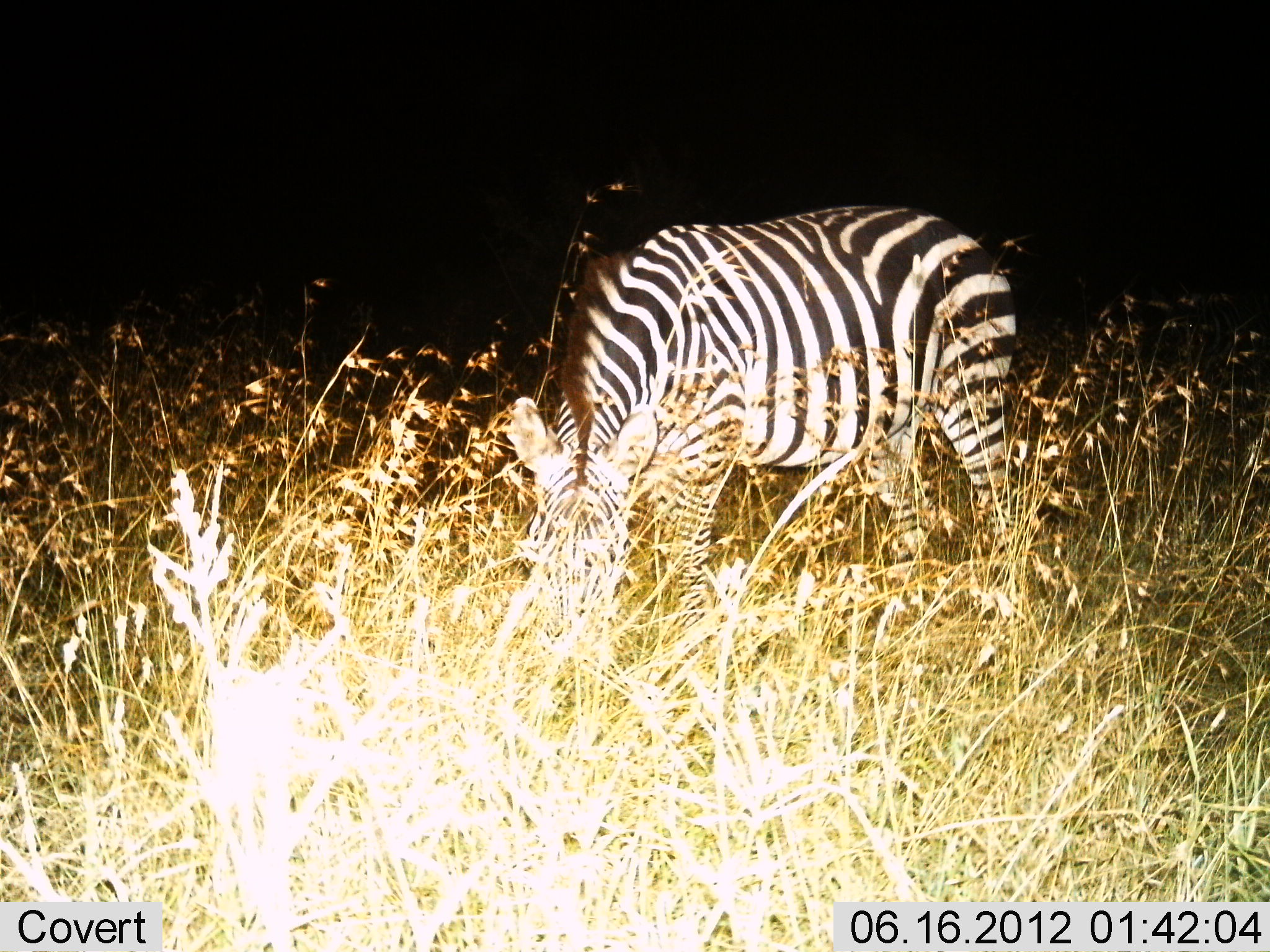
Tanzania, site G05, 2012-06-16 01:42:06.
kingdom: Animalia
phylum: Chordata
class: Mammalia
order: Perissodactyla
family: Equidae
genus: Equus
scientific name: Equus quagga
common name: plains zebra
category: zebra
Zebra (plains zebra) (Equus quagga), count 1. Behavior (volunteer vote fractions): standing 10%, resting 0%, moving 0%, interacting 0%. Young present (vote fraction): 0%. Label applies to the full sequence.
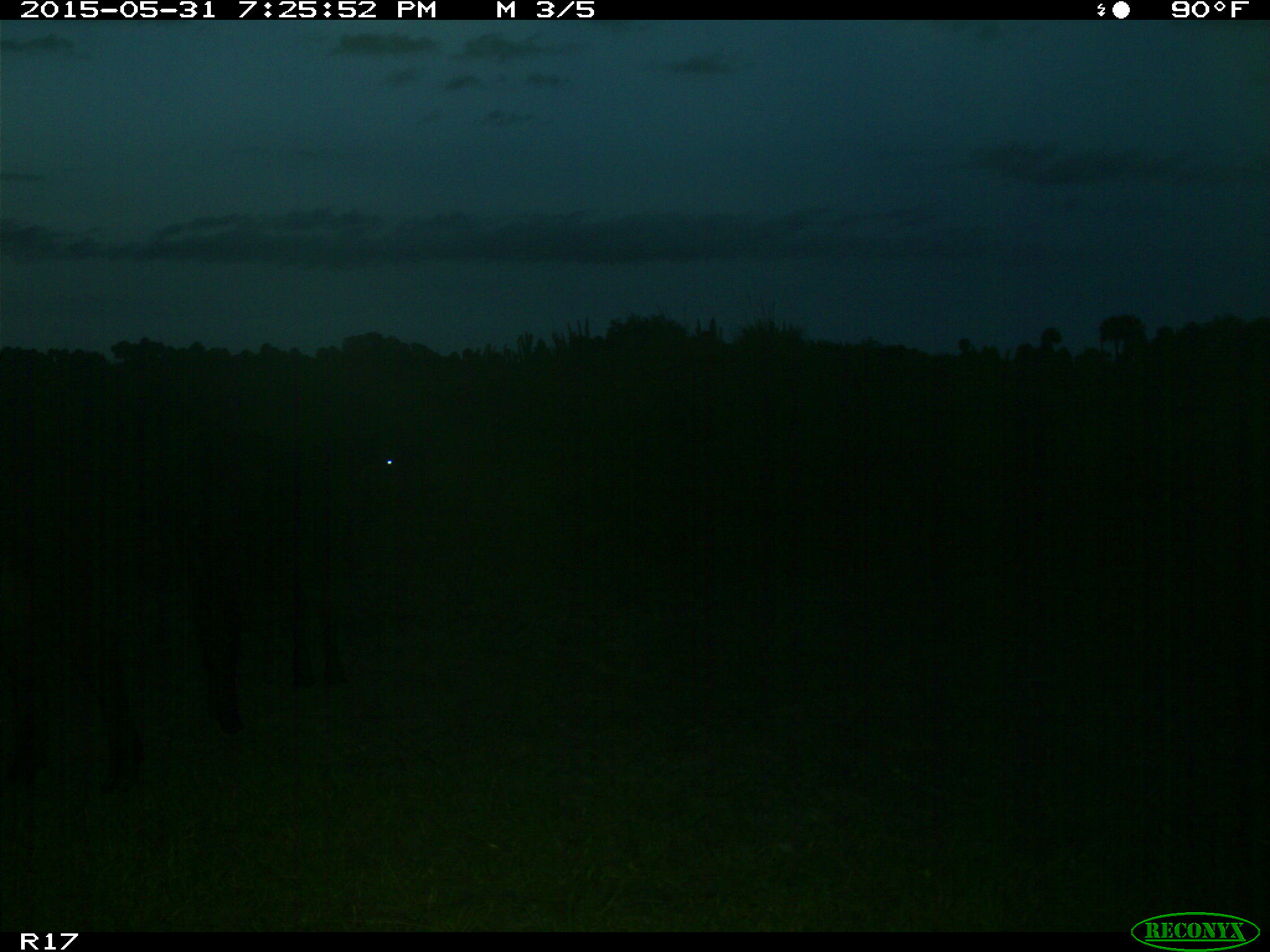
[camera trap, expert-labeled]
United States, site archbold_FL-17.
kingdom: Animalia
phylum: Chordata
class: Mammalia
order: Artiodactyla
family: Bovidae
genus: Bos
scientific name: Bos taurus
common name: domestic cow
Bos taurus (domestic cow).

▶ [EXERCISE]
Check each line of the data for the string "site" and state how many lines contain it, without any other output.

▶ [SOLUTION TO THIS PROBLEM]
2